TEXT SEGMENT:
# too old??



## toymaker (Aug 7, 2009)

i was looking at an article that was asking the question are you ever to old to to trick-or-treat and i want to know what you guys think :jol:

****edit****

here the Yahoo Answers thread: http://answers.yahoo.com/question/index?qid=20090914080115AA8dXDR


----------



## morbidmike (Sep 11, 2009)

yeah outta high school too old unless you have a sick kid at home


----------



## RoxyBlue (Oct 6, 2008)

Beyond 14 is pushing it, IMO. Getting high school age kids showing up as TOTs later in the evening on Halloween has gotten more common. If they're in costume, I let it go, but if they just show up in "civilian" clothers looking for a handout, we often ask "where's the costume?" just to make the point.


----------



## Haunted Bayou (Feb 16, 2007)

I kind of dig the teens in costume because they are having fun just like I am, and they aren't getting into trouble. I had a lot of high school kids last year that were fun. One was tagging along with some girls. He was in full costume and carrying a pet lizard.

The year before some showed up when I went inside, and they cleaned out half my cauldron of candy. Punks! I heard them and said, "you better just be taking one piece." The last kid was kinda freaked. She knew the others had grabbed handfuls.

Other than that incident, I haven't had problems. I am ok with teens, grannies or people ToT with their dawgs. They are in the minority anyway.


----------



## JohnnyL (Aug 17, 2006)

Never, as long as you're doing it for the joy of Halloween.


----------



## Darth_Tippy (Oct 2, 2009)

JohnnyL said:


> Never, as long as you're doing it for the joy of Halloween.


I agree. I had a friend whos in his 50's go TOT last year, then he joined me in my haunt. I say if they make the effort to put on a "GOOD" costume, not just a hockey mask. The least I can do is give them a Snikers.


----------



## jaege (Aug 23, 2009)

Any effort for a costume is fine by me at any age. If they make some effort then at least they are getting into the spirit of the season. Who is to decide what a "good" costume is? And how do you know this kid isnt really very poor or has wacko bible thumpin parents that believe Halloween is a thing of evil? Maybe a hockey mask is all he could come up given his conditions.


----------



## Tralan (Sep 24, 2009)

Hell. No! Never too old to Trick or Treat. I'm almost 30 and I still go out. Most people say "You're too old," I reply "It's more about showing off my costume than getting candy."

So many people have the internet at their fingertips, yet they refuse to use it for anything substantial... if they did, most would find out trick or treating is not for kids...


----------



## nixie (Sep 17, 2008)

I have never missed a year! I trick-or-treated for what I thought would be me last time at 16, then got pregnant later that night (oops). The following year, I took my daughter trick-or treating!
:googly:geez, that really does sound terrible...


----------



## Atribune (Oct 6, 2008)

Teens get yellow suckers here


----------



## Bone Dancer (Oct 7, 2005)

If you enjoy getting a costume ready then why not. Walking along with youngsters is a geat idea. In fact if there were young kids in the area you could be a walk along for them and free up the parents if they wanted to. I think it helps to maintain the spirit of Halloween.

Note to self: Bring TP for Atribune's house. jk, maybe


----------



## Day of the Dead (Aug 3, 2009)

One is never too old to partake in the Halloween festivities. The more the merrier, especially when one is in the spirit of the holiday.


----------



## Kaoru (May 6, 2009)

WHAT YOU WILL DO:
a - Answer these questions about the forum thread above on trick-or-treating age:
(i) Past what age does RoxyBlue say trick-or-treating is pushing it?
(ii) How old does Tralan say they are?
(iii) What do teens get at Atribune's place?
b - In the forum thread on trick-or-treating age, turn the paragraph beginning "Beyond 14 is pushing it" into a short bulleted list that keeps its main facts.
c - Carry on the forum thread about trick-or-treating age from where it stops.

RECORDED INFORMATION:
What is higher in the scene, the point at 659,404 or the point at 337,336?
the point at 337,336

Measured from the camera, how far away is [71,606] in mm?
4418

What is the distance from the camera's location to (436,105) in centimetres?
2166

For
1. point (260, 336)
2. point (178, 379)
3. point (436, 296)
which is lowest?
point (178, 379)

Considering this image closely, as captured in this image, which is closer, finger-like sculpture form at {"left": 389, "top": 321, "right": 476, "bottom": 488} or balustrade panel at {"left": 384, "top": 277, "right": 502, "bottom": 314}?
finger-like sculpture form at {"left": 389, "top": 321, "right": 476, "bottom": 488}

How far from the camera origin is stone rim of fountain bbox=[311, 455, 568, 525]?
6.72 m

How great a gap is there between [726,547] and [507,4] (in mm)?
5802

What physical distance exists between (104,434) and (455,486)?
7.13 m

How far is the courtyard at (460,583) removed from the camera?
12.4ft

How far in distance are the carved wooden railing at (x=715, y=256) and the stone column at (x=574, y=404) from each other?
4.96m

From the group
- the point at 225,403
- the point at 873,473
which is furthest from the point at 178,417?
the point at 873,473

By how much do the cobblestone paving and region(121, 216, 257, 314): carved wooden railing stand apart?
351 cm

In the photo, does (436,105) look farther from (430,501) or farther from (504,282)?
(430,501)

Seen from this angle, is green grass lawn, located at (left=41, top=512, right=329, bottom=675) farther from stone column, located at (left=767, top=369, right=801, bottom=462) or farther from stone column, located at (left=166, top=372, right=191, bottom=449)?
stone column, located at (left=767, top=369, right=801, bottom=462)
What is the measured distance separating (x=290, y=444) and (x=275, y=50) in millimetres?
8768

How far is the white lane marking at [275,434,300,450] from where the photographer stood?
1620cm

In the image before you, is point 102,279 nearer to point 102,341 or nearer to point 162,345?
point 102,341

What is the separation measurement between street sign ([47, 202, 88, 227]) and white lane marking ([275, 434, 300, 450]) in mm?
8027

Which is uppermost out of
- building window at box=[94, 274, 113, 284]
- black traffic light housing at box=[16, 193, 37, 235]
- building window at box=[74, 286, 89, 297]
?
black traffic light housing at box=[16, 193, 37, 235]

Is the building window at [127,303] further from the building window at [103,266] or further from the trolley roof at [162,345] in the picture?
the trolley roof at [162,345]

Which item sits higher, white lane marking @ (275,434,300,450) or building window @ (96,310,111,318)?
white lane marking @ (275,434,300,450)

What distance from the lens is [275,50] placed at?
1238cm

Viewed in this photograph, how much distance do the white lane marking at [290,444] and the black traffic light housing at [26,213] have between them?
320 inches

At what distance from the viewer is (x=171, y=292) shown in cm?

WRITTEN RESPONSES:
a -
(i) 14
(ii) Almost 30
(iii) Yellow suckers

b -
- Trick-or-treating past age 14 is pushing it.
- High-school-age trick-or-treaters showing up later on Halloween evening have become more common.
- Those in costume are let go.
- Those in "civilian" clothes looking for a handout are often asked "where's the costume?" to make the point.

c -
If the person shows effort with a costume Ill give em candy. I don't belive that others should be restricted by their age. If they show effort I feel they should be rewarded for it.


----------



## rottincorps (Jun 1, 2008)

As long as you have a good costume Don't you ever show up at my house as a nerd....or youll be the next lawn prop!


----------



## Spooky1 (Aug 25, 2008)

If they're in costume I'm more generous. I don't want to see older teens (or adults) in no costume.


----------



## Haunted Bayou (Feb 16, 2007)

jaege said:


> Any effort for a costume is fine by me at any age. If they make some effort then at least they are getting into the spirit of the season. Who is to decide what a "good" costume is? And how do you know this kid isnt really very poor or has wacko bible thumpin parents that believe Halloween is a thing of evil? Maybe a hockey mask is all he could come up given his conditions.


I agree. I grew up in a poor area and I was lucky one year to get a plastic mask. Just think how terrible I would have felt if people gave me crap just because I wasn't dressed good enough. I remember one lady making a big deal about how great my costume was. She understood what was going on, and I thank her for it.


----------



## SeaHoCaptain (Sep 20, 2009)

All are welcome here...

David


----------



## Just Whisper (Jan 19, 2009)

> Originally Posted by jaege...
> Any effort for a costume is fine by me at any age. If they make some effort then at least they are getting into the spirit of the season. Who is to decide what a "good" costume is? And how do you know this kid isnt really very poor or has wacko bible thumpin parents that believe Halloween is a thing of evil? Maybe a hockey mask is all he could come up given his conditions.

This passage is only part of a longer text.